TUGAS:
- 1) Menurut artikel tentang misinformasi berita, pasal Kode Etik Jurnalistik mana saja yang dinilai dilanggar oleh detik.com?
- 2) Kembalikan bagian artikel tentang misinformasi berita antara "Ilmu Sosbud" dan "pandangan redaksi Kompas.", termasuk kedua batas itu.
- 3) Lanjutkan artikel tentang misinformasi berita mulai setelah kalimat terakhirnya.

KUTIPAN:
Mohon tunggu...
Yosafat Bayu Kuspradiyanto
Yosafat Bayu Kuspradiyanto Mohon Tunggu... Mahasiswa - Undergraduate Student

believe in yourself and you'll be unstoppable

Selanjutnya

Tutup

Ilmu Sosbud

Misinformasi Berita, Bukti Rendahnya Disiplin Verifikasi pada Media Online

17 Oktober 2022   09:52 Diperbarui: 17 Oktober 2022   10:14 391
+
Laporkan Konten
Laporkan Akun
Kompasiana adalah platform blog. Konten ini menjadi tanggung jawab bloger dan tidak mewakili pandangan redaksi Kompas.
Lihat foto
Bagikan ide kreativitasmu dalam bentuk konten di Kompasiana | Sumber gambar: Freepik

Pada medio Juni 2021, Gubernur Banten, Wahidin Halim melayangkan gugatan sengketa terkait kekeliruan pemberitaan kepada portal berita detik.com. Berita investigasi berjudul "Asal Cair Demi Gubernur Wahidin" dan "Ponpes Hantu Penerima Duit Hibah" yang dimuat di laman DetikX tersebut dinilai tidak akurat dan telah mencoreng nama Gubernur Wahidin. 

Wahidin sebagai pihak penggugat juga melaporkan permasalahan ini kepada Dewan Pers. Pasalnya, pemberitaan yang dilakukan oleh detik.com tersebut tidak sesuai dengan kenyataan yang terjadi di lapangan. 

Setelah melalui proses penyelidikan dan persidangan kode etik, Dewan Pers menyatakan bahwa artikel yang diproduksi oleh detik.com tersebut sebagai berita tidak akurat dan merugikan (mediaindonesia.com, 07/08/2021). Detik.com dinilai telah melanggar Pasal 1 dan 3 Kode Etik Jurnalistik karena menyampaikan berita yang tidak akurat, tidak uji informasi, dan tidak berimbang secara proporsional. Dewan Pers juga memberikan sanksi kepada media detik.com untuk menyampaikan permohonan maaf kepada Wahidin Halim dan segera melakukan klarifikasi kepada pembaca terkait kasus tersebut.

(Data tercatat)

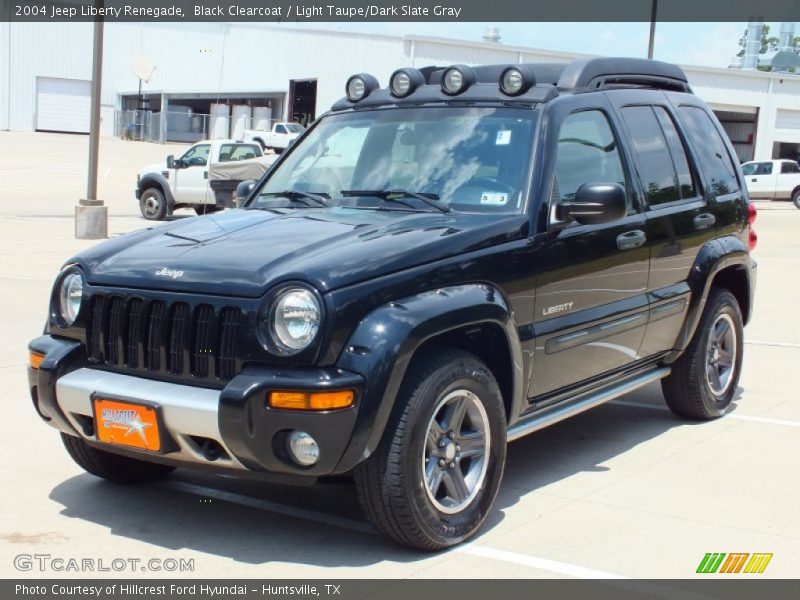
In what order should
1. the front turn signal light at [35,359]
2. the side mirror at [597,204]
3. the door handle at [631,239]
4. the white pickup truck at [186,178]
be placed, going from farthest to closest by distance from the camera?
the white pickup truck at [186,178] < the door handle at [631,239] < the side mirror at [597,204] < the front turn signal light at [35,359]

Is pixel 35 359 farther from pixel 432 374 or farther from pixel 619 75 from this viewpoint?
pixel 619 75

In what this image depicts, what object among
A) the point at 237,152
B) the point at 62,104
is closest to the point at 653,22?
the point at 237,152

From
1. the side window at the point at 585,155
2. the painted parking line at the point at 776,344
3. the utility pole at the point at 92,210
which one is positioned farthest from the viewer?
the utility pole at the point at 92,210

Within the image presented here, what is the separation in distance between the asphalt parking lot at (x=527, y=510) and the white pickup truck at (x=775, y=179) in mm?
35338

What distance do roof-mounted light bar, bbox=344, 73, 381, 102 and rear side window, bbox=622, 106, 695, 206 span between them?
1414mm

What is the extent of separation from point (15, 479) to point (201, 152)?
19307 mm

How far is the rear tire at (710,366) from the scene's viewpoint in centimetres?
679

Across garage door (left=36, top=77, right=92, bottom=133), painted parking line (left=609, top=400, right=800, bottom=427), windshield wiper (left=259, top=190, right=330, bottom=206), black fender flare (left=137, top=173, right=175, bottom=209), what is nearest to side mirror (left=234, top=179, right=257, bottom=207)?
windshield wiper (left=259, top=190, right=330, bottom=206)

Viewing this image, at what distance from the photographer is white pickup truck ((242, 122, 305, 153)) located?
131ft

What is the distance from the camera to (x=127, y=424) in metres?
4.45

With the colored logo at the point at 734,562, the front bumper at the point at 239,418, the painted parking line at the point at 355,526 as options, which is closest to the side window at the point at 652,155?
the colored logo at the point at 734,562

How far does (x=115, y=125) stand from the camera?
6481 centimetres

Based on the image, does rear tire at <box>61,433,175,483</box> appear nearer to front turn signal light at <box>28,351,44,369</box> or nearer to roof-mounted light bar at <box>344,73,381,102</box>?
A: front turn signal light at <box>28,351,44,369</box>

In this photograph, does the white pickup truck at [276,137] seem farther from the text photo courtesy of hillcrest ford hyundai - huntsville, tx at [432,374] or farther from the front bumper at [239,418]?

---

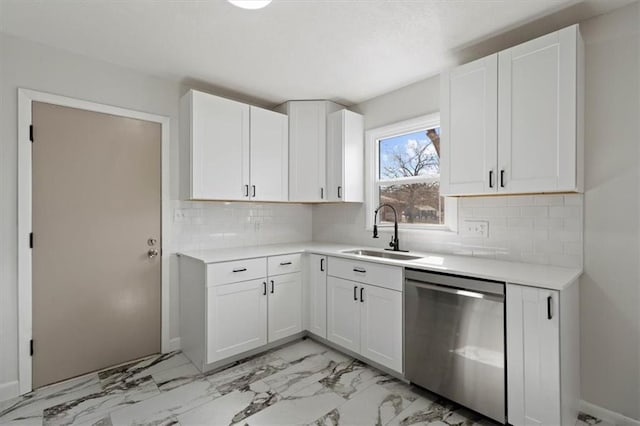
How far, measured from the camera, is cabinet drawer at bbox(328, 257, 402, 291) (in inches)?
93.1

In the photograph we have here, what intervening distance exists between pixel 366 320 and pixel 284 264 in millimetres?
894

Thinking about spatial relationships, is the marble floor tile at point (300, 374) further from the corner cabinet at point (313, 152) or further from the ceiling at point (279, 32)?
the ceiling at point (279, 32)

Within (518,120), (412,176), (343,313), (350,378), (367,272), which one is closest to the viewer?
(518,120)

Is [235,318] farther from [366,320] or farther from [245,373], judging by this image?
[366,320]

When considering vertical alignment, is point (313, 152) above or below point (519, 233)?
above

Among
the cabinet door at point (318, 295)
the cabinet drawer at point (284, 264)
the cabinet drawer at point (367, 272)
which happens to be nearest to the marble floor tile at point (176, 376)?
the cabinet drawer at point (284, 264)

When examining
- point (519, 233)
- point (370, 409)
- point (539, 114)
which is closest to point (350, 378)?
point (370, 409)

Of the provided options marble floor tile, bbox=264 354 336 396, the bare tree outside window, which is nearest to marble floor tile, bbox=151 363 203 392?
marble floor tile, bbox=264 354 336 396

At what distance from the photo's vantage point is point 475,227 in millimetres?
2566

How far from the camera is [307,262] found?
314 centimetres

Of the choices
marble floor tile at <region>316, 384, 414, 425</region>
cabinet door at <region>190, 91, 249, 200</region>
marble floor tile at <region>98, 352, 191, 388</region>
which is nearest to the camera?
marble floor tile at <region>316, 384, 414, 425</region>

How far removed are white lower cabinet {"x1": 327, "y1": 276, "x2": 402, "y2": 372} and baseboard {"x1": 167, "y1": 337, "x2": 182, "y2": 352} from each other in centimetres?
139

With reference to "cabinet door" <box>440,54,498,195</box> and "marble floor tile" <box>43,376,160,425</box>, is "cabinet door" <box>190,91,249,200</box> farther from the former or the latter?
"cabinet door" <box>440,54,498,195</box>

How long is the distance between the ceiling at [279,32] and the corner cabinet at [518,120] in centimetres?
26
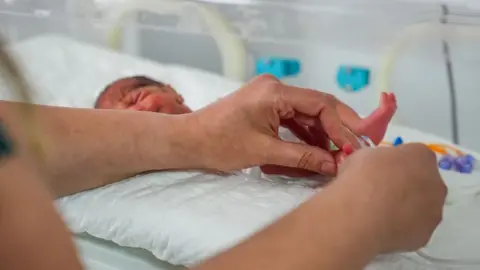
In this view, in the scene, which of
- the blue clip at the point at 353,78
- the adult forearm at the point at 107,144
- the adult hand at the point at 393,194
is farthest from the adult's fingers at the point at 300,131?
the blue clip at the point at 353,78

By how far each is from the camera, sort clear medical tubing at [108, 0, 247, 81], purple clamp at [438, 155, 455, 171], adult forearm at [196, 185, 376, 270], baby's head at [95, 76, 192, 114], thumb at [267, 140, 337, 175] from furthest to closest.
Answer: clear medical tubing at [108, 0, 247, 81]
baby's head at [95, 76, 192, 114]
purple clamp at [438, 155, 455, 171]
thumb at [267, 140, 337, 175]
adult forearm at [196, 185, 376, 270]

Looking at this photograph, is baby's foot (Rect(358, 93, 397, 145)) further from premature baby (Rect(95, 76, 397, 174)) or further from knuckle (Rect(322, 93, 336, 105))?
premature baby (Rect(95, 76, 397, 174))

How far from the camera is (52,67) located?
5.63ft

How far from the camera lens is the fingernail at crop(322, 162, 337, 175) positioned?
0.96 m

---

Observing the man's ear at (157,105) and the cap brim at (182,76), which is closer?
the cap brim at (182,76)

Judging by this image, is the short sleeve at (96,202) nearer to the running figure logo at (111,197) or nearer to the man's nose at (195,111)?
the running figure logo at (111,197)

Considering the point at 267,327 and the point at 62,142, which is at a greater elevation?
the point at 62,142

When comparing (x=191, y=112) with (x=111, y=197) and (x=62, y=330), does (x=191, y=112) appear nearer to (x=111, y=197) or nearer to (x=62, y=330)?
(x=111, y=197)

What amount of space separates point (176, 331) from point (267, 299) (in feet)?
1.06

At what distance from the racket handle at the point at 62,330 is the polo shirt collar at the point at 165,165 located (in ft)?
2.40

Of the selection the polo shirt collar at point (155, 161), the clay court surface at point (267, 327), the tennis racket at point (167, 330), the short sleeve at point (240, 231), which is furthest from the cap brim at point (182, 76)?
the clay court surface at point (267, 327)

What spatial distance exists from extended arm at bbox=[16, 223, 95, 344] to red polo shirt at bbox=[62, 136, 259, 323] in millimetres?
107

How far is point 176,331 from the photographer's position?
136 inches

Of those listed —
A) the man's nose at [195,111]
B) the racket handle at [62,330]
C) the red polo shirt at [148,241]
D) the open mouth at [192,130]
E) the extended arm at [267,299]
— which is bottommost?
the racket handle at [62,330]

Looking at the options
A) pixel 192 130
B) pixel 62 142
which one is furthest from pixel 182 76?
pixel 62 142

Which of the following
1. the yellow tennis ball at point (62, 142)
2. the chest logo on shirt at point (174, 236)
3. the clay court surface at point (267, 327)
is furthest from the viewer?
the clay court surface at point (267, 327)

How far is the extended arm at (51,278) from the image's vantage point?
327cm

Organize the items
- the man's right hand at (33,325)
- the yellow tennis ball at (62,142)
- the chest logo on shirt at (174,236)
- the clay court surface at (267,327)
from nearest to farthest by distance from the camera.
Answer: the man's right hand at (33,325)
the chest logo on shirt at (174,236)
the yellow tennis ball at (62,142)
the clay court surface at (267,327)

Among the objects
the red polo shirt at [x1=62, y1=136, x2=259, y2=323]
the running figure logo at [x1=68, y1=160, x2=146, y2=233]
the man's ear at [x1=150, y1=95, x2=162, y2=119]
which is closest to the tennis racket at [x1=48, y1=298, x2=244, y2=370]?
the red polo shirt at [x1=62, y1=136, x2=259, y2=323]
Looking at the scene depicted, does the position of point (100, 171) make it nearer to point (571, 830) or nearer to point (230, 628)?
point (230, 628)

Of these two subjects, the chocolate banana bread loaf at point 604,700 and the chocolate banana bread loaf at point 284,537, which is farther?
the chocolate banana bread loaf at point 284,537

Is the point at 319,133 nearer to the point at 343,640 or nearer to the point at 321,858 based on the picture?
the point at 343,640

JAWABAN PER TUGAS:
- 1) Pasal 1 dan 3 Kode Etik Jurnalistik.

- 2)
Ilmu Sosbud

Misinformasi Berita, Bukti Rendahnya Disiplin Verifikasi pada Media Online

17 Oktober 2022   09:52 Diperbarui: 17 Oktober 2022   10:14 391
+
Laporkan Konten
Laporkan Akun
Kompasiana adalah platform blog. Konten ini menjadi tanggung jawab bloger dan tidak mewakili pandangan redaksi Kompas.

- 3)
Rendahnya Disiplin Verifikasi

Rendahnya kesadaran pelaku jurnalisme online untuk mengutamakan disiplin verifikasi dalam menyebarkan berita maupun informasi menjadi fenomena pelik yang akhir-akhir ini terjadi di dunia media. Dilansir dari pemberitaan Katadata.com, dalam lima tahun terakhir ini media Indonesia dihadapkan pada era hoaks dan misinformasi. 

Munculnya permasalahan ini juga tak terlepas dari peran media jurnalisme online yang sering meloloskan informasi keliru. Bukannya menyaring berita secara benar, namun media online terkadang justru semakin memperkeruh keadaan dengan menyebarkan kabar yang keliru tanpa mengutamakan disiplin verifikasi yang ketat. 

Menurut data yang dilansir dari Kementerian Komunikasi dan Informatika, kategori berita bohong yang paling banyak muncul di Indonesia adalah mengenai pemberitaan politik, pemerintahan, dan kesehatan. Tentu fenomena ini berimbas terhadap semakin pudarnya kepercayaan publik kepada pelaku jurnalisme. Pers seperti kehilangan marwahnya sebagai garda terdepan penyebar informasi yang benar. Mengapa hal ini terjadi pada media jurnalisme online kita? Apakah hal ini hanya demi meraup keuntungan semata?

Cepat Namun Tidak Bertanggung Jawab

Pesatnya perkembangan komunikasi menyebabkan masyarakat terbiasa dengan sesuatu yang cepat dan serba instant. Begitu pula tuntutan masyarakat pada jurnalis saat ini, di mana masyarakat membutuhkan informasi yang cepat dan dapat diakses secara mudah. Atas dasar tersebut, terkadang jurnalis atau insan pers menghilangkan esensi utama dari jurnalisme dan lebih memilih untuk memenuhi kebutuhan masyarakat.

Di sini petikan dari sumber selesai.